La justice confère à chacun le droit de faire tout ce qu'il veut, sous cette réserve que l'exercice de ce droit ne porte aucune atteinte à l'exercice du droit d'autrui. L'homme qui, pour exercer sa liberté, violerait celle d'un autre, manquant ainsi à la loi même de la liberté, se rendrait coupable. C'est toujours envers la liberté qu'il est obligé, que cette liberté soit la sienne ou celle d'un autre. Tant que l'homme use de sa liberté sans nuire à la liberté de son semblable, il est en paix avec lui-même et avec les autres. Mais aussitôt qu'il entreprend sur des libertés égales à la sienne, il les trouble et les déshonore, il se trouble et se déshonore lui-même, car il porte atteinte au principe même qui fait son honneur et qui est son titre au respect des autres.

La paix est le fruit naturel de la justice, du respect que les hommes se portent ou doivent se porter les uns aux autres, à ce titre qu'ils sont tous égaux, c'est-à-dire qu'ils sont tous libres.

Mais vous concevez que la paix et la justice ont des adversaires permanents et infatigables dans les passions, filles du corps, et naturellement ennemies de la liberté, fille de l'âme. Quiconque enfreint la liberté est coupable, et par conséquent répréhensible; car l'homme n'a pas seulement le droit de défendre sa liberté, il en a le devoir. De là l'idée de la répression et la légitimité du droit de punir. Si l'homme, coupable seulement envers sa propre liberté, ne relève que du tribunal de la raison et de la conscience; dès qu'il trouble des libertés égales à la sienne, il est responsable devant ses semblables, il mérite d'être traduit devant un tribunal qui punisse les violateurs de la justice et de la paix, les ennemis de la liberté publique.

Mais qui composera ce tribunal? Qui pourra saisir et punir le coupable? Qui sera dépositaire de la puissance nécessaire pour faire respecter la liberté, la justice et la paix? Ici vient l'idée de gouvernement.

La société est le développement régulier, le commerce paisible de toutes les libertés, sous la protection de leurs droits réciproques.

Mais la force qui doit servir peut nuire aussi. L'art social n'est autre chose que l'art d'organiser le gouvernement de manière qu'il puisse toujours veiller efficacement à la défense des

institutions protectrices de la liberté, sans jamais pouvoir tourner contre ces institutions la force qui lui a été confiée pour les maintenir.

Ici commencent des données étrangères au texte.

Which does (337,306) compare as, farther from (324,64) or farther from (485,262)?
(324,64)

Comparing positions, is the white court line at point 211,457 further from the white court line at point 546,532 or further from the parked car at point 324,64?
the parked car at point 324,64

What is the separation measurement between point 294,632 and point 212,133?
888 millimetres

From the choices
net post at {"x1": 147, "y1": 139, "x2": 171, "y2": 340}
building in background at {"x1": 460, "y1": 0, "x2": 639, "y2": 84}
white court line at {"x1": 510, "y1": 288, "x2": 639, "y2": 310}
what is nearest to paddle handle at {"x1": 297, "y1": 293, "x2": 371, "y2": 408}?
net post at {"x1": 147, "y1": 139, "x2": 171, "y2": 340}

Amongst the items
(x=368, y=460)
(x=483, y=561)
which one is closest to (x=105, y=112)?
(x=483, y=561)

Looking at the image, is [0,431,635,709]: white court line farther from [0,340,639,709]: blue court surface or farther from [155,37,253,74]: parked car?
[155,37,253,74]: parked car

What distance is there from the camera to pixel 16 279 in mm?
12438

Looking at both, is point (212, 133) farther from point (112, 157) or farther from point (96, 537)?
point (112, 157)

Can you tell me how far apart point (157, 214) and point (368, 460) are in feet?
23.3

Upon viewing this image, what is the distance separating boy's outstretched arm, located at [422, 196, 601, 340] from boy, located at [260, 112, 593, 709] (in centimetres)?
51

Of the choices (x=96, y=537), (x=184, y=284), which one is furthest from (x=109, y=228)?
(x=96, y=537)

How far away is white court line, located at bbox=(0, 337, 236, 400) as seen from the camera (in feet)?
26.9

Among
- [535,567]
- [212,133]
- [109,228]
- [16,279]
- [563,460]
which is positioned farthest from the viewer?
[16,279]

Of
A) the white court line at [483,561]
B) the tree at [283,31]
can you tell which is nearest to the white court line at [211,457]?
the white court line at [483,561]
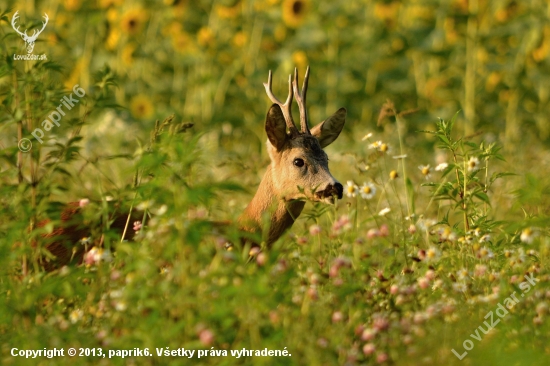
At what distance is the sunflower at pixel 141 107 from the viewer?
1166cm

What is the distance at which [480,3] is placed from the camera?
1036cm

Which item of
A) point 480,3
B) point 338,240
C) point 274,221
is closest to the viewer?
point 338,240

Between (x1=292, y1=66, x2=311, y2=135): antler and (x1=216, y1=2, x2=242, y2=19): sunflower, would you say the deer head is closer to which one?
(x1=292, y1=66, x2=311, y2=135): antler

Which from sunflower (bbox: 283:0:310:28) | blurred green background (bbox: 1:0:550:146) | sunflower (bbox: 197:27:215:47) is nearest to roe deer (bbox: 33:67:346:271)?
blurred green background (bbox: 1:0:550:146)

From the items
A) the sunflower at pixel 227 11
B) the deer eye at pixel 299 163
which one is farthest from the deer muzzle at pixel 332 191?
the sunflower at pixel 227 11

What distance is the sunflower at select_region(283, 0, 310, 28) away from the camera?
37.6ft

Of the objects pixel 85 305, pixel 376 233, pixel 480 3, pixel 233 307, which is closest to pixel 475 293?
pixel 376 233

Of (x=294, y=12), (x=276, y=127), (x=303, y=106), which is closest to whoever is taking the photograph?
(x=276, y=127)

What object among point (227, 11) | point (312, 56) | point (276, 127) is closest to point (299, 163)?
point (276, 127)

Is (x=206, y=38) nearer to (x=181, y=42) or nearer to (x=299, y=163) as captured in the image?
(x=181, y=42)

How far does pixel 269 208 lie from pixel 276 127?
0.59 metres

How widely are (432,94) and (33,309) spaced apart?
30.2ft

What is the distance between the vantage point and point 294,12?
11.5 meters

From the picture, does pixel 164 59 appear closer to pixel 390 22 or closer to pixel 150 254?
pixel 390 22
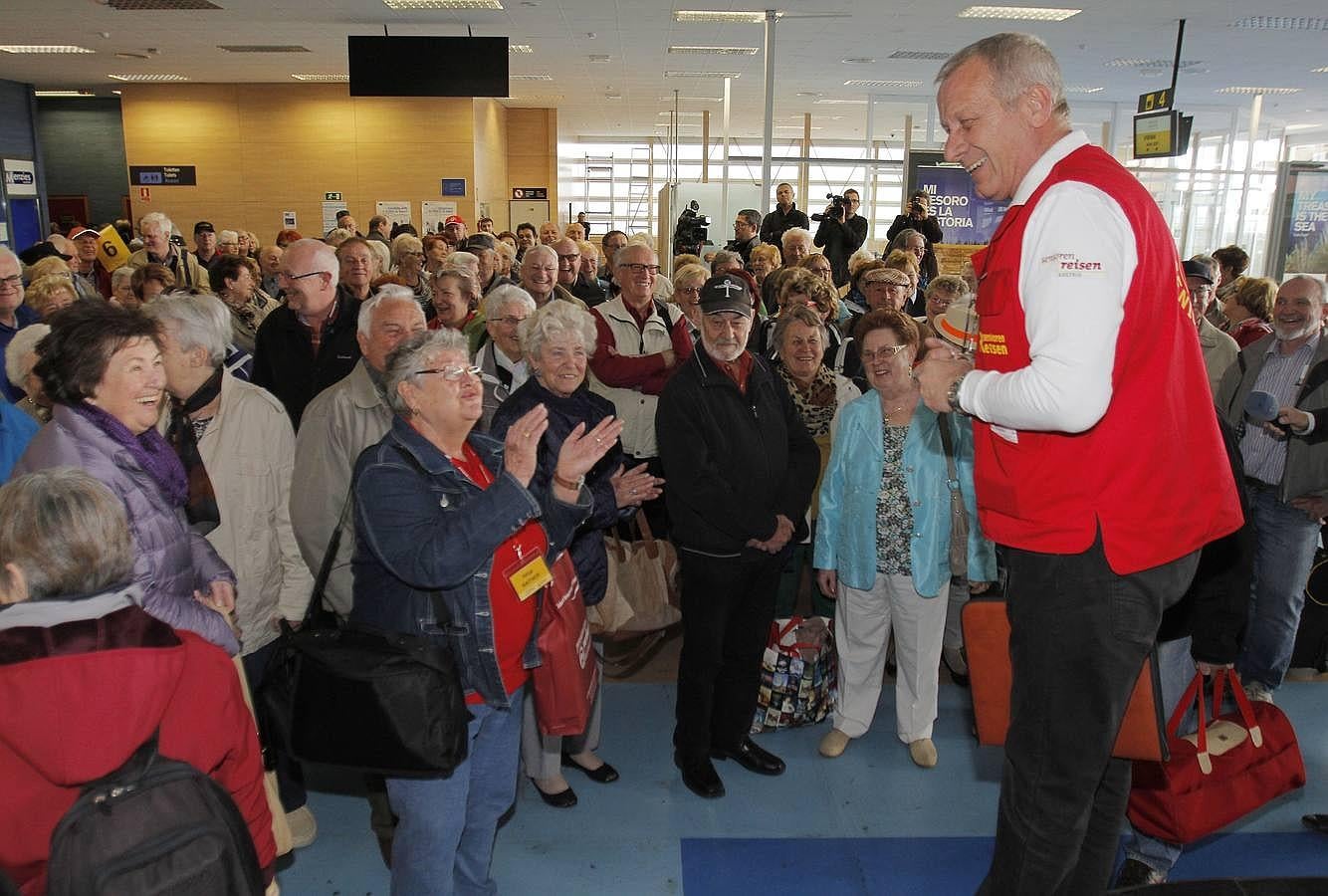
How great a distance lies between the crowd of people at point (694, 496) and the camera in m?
1.58

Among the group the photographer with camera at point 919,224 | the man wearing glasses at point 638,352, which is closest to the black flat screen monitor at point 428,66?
the photographer with camera at point 919,224

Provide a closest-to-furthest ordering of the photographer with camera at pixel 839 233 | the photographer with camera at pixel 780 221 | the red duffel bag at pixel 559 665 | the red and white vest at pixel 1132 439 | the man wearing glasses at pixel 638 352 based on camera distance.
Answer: the red and white vest at pixel 1132 439 < the red duffel bag at pixel 559 665 < the man wearing glasses at pixel 638 352 < the photographer with camera at pixel 839 233 < the photographer with camera at pixel 780 221

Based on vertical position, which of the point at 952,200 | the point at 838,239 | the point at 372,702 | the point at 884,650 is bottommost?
the point at 884,650

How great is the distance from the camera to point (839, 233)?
9180 millimetres

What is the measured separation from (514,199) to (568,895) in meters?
17.7

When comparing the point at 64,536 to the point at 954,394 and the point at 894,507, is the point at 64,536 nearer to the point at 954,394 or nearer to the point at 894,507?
the point at 954,394

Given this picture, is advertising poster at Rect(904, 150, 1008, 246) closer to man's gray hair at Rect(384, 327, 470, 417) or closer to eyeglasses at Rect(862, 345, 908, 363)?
eyeglasses at Rect(862, 345, 908, 363)

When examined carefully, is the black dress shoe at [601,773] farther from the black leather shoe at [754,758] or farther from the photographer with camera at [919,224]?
the photographer with camera at [919,224]

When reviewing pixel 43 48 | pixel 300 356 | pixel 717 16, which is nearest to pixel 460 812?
pixel 300 356

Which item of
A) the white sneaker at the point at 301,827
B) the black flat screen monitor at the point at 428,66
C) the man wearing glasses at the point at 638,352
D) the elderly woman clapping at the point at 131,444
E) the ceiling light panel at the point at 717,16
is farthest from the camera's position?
the ceiling light panel at the point at 717,16

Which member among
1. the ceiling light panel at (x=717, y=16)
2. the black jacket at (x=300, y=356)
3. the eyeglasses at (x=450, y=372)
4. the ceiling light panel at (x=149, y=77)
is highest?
the ceiling light panel at (x=717, y=16)

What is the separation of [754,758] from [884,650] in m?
0.65

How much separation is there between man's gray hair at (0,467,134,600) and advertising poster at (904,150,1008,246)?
1092cm

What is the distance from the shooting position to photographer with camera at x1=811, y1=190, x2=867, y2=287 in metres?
9.16
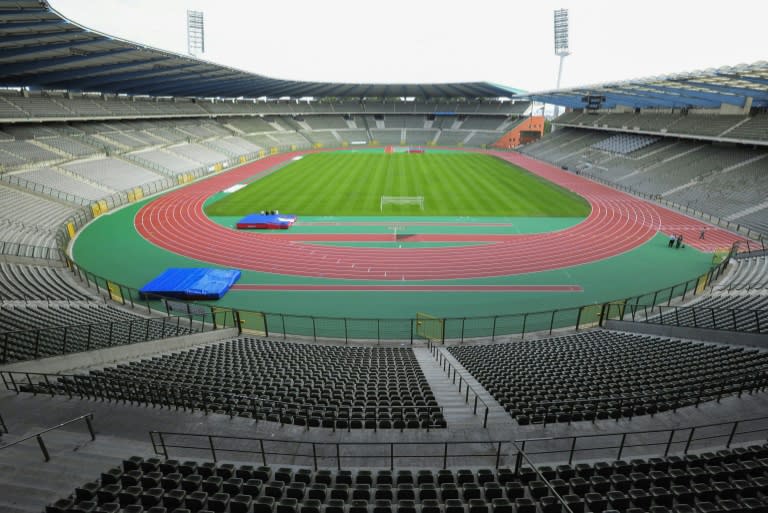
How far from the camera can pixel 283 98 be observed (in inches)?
3834

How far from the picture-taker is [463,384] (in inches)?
464

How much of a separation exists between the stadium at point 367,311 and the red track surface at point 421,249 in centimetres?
26

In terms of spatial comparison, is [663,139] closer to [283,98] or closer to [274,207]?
[274,207]

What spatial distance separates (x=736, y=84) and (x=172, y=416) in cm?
4252

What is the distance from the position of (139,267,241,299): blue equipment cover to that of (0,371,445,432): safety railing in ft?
33.2

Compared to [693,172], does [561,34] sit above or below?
above

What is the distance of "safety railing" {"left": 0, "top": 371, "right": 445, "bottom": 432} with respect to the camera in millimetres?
8383

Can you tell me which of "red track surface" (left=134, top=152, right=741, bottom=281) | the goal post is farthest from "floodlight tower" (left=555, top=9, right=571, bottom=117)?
the goal post

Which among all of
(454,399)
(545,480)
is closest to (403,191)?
(454,399)

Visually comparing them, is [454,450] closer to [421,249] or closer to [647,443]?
[647,443]

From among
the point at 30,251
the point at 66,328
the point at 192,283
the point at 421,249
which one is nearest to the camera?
the point at 66,328

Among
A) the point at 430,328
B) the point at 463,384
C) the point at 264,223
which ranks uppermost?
the point at 264,223

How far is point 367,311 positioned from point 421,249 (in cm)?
892

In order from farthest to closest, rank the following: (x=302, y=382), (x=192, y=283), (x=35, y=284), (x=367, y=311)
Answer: (x=192, y=283) → (x=367, y=311) → (x=35, y=284) → (x=302, y=382)
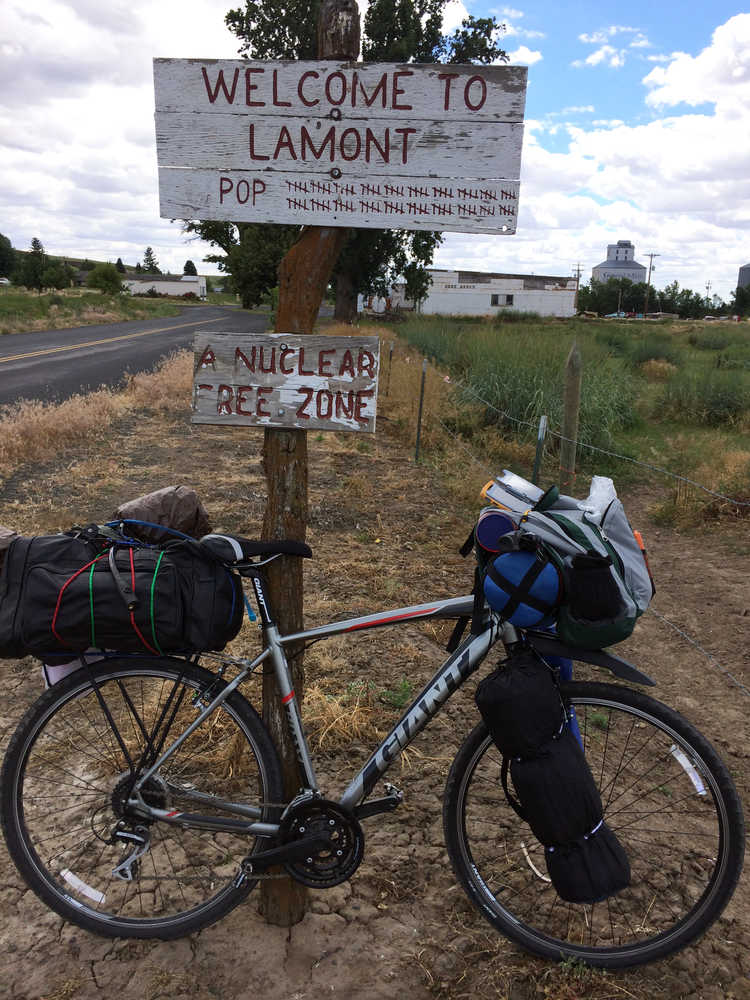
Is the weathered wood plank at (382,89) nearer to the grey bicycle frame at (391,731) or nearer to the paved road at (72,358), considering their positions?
the grey bicycle frame at (391,731)

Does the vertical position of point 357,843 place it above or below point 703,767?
below

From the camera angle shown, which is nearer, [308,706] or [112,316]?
[308,706]

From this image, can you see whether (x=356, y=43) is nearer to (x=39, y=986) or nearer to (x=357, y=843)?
(x=357, y=843)

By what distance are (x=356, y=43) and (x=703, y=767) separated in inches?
84.9

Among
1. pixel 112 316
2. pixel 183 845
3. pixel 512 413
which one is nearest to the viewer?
pixel 183 845

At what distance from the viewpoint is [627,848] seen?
8.22 feet

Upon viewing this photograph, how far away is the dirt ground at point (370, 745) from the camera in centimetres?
205

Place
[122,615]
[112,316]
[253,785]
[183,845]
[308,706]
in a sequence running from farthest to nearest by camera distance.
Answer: [112,316] → [308,706] → [253,785] → [183,845] → [122,615]

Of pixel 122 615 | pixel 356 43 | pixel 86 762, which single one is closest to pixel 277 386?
pixel 122 615

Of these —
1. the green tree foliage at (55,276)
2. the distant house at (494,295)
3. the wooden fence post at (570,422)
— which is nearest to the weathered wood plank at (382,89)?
the wooden fence post at (570,422)

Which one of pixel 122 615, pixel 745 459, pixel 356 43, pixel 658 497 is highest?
pixel 356 43

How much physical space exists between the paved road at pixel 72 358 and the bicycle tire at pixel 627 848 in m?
6.02

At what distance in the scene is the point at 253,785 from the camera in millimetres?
2783

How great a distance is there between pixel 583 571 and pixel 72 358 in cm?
2015
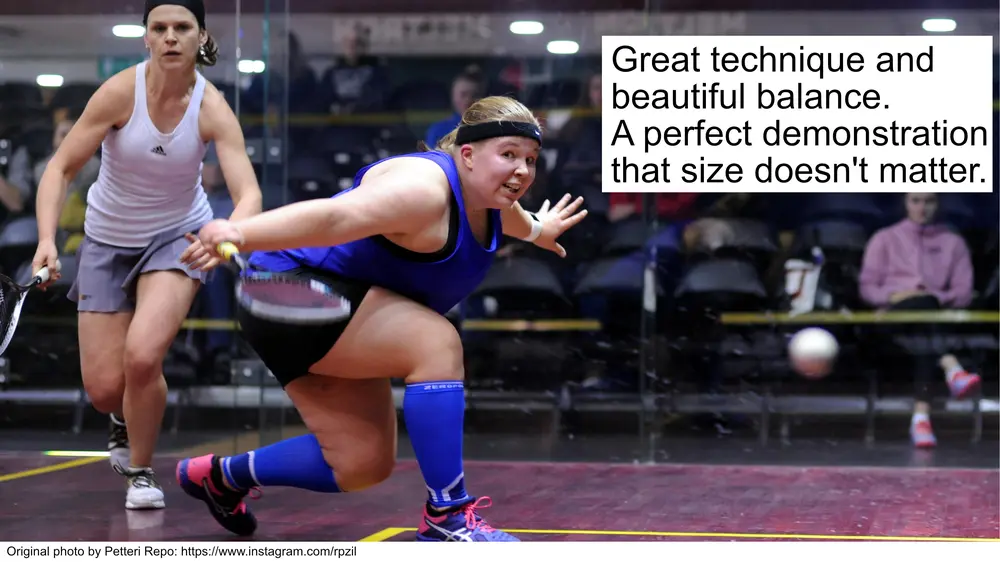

Le principe et l'objet de tout gouvernement humain digne de ce nom est la protection des droits naturels, comme l'ont reconnu les deux nations modernes qui ont porté le plus haut le génie de l'organisation sociale, l'Angleterre dans le fameux bill des droits, et surtout la France dans l'immortelle déclaration des droits de l'homine et du citoyen.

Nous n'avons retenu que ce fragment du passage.